§ **Your task**: Render every line of the entries below as a Markdown table with the columns Row and Line, numbering the rows and skipping blank lines.
** START **
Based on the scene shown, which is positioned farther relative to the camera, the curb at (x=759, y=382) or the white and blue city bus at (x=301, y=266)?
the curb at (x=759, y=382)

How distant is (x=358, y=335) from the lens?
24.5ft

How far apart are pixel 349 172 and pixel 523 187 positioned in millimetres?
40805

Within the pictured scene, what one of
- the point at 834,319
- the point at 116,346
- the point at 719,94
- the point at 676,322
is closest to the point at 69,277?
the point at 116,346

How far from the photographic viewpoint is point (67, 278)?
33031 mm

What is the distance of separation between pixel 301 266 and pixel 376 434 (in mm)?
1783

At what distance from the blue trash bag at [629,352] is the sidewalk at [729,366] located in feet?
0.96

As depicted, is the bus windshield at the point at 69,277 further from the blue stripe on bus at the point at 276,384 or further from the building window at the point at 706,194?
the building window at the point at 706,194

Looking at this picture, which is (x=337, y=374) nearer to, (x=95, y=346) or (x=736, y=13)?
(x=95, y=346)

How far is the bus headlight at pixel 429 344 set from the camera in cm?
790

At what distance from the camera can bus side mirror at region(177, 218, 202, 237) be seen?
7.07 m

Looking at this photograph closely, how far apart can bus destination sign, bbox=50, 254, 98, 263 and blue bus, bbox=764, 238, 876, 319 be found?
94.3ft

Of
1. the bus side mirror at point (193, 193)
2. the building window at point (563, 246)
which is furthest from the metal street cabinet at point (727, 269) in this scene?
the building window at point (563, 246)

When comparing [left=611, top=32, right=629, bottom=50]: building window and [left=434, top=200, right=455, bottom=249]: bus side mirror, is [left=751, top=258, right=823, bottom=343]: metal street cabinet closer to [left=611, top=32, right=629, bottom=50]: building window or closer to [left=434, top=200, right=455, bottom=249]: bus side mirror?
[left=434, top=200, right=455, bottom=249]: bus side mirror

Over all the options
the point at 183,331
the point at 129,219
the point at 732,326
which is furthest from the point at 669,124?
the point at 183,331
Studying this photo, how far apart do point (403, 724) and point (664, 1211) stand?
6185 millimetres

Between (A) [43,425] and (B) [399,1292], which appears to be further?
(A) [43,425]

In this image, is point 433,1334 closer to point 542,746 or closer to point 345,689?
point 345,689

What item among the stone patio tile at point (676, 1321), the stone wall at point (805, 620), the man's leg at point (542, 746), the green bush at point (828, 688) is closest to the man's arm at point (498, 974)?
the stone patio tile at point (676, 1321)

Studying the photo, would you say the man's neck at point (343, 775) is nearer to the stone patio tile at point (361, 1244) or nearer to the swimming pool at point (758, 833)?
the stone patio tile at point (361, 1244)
** END **
§ **Task response**:
| Row | Line |
|---|---|
| 1 | Based on the scene shown, which is positioned farther relative to the camera, the curb at (x=759, y=382) or the white and blue city bus at (x=301, y=266)? |
| 2 | the curb at (x=759, y=382) |
| 3 | How distant is (x=358, y=335) from the lens? |
| 4 | 24.5ft |
| 5 | How far apart are pixel 349 172 and pixel 523 187 positioned in millimetres? |
| 6 | 40805 |
| 7 | Within the pictured scene, what one of |
| 8 | - the point at 834,319 |
| 9 | - the point at 116,346 |
| 10 | - the point at 719,94 |
| 11 | - the point at 676,322 |
| 12 | is closest to the point at 69,277? |
| 13 | the point at 116,346 |
| 14 | How far from the photographic viewpoint is point (67, 278)? |
| 15 | 33031 mm |
| 16 | What is the distance of separation between pixel 301 266 and pixel 376 434 (in mm)? |
| 17 | 1783 |
| 18 | At what distance from the blue trash bag at [629,352] is the sidewalk at [729,366] located in feet? |
| 19 | 0.96 |
| 20 | As depicted, is the bus windshield at the point at 69,277 further from the blue stripe on bus at the point at 276,384 or further from the building window at the point at 706,194? |
| 21 | the building window at the point at 706,194 |
| 22 | Looking at this picture, which is (x=337, y=374) nearer to, (x=95, y=346) or (x=736, y=13)? |
| 23 | (x=95, y=346) |
| 24 | How far is the bus headlight at pixel 429 344 set from the camera in cm? |
| 25 | 790 |
| 26 | At what distance from the camera can bus side mirror at region(177, 218, 202, 237) be seen? |
| 27 | 7.07 m |
| 28 | Looking at this photograph closely, how far apart can bus destination sign, bbox=50, 254, 98, 263 and blue bus, bbox=764, 238, 876, 319 be found? |
| 29 | 94.3ft |
| 30 | Of |
| 31 | 1. the bus side mirror at point (193, 193) |
| 32 | 2. the building window at point (563, 246) |
| 33 | which is furthest from the metal street cabinet at point (727, 269) in this scene? |
| 34 | the building window at point (563, 246) |
| 35 | When comparing [left=611, top=32, right=629, bottom=50]: building window and [left=434, top=200, right=455, bottom=249]: bus side mirror, is [left=751, top=258, right=823, bottom=343]: metal street cabinet closer to [left=611, top=32, right=629, bottom=50]: building window or closer to [left=434, top=200, right=455, bottom=249]: bus side mirror? |
| 36 | [left=434, top=200, right=455, bottom=249]: bus side mirror |
| 37 | Over all the options |
| 38 | the point at 183,331 |
| 39 | the point at 129,219 |
| 40 | the point at 732,326 |
| 41 | which is furthest from the point at 669,124? |
| 42 | the point at 183,331 |
| 43 | Studying this photo, how far apart do point (403, 724) and point (664, 1211) stand? |
| 44 | 6185 millimetres |
| 45 | Between (A) [43,425] and (B) [399,1292], which appears to be further? |
| 46 | (A) [43,425] |
| 47 | In this image, is point 433,1334 closer to point 542,746 or closer to point 345,689? |
| 48 | point 345,689 |
| 49 | What item among the stone patio tile at point (676, 1321), the stone wall at point (805, 620), the man's leg at point (542, 746), the green bush at point (828, 688) is closest to the man's arm at point (498, 974)? |
| 50 | the stone patio tile at point (676, 1321) |
| 51 | Studying the photo, would you say the man's neck at point (343, 775) is nearer to the stone patio tile at point (361, 1244) or nearer to the swimming pool at point (758, 833)? |
| 52 | the stone patio tile at point (361, 1244) |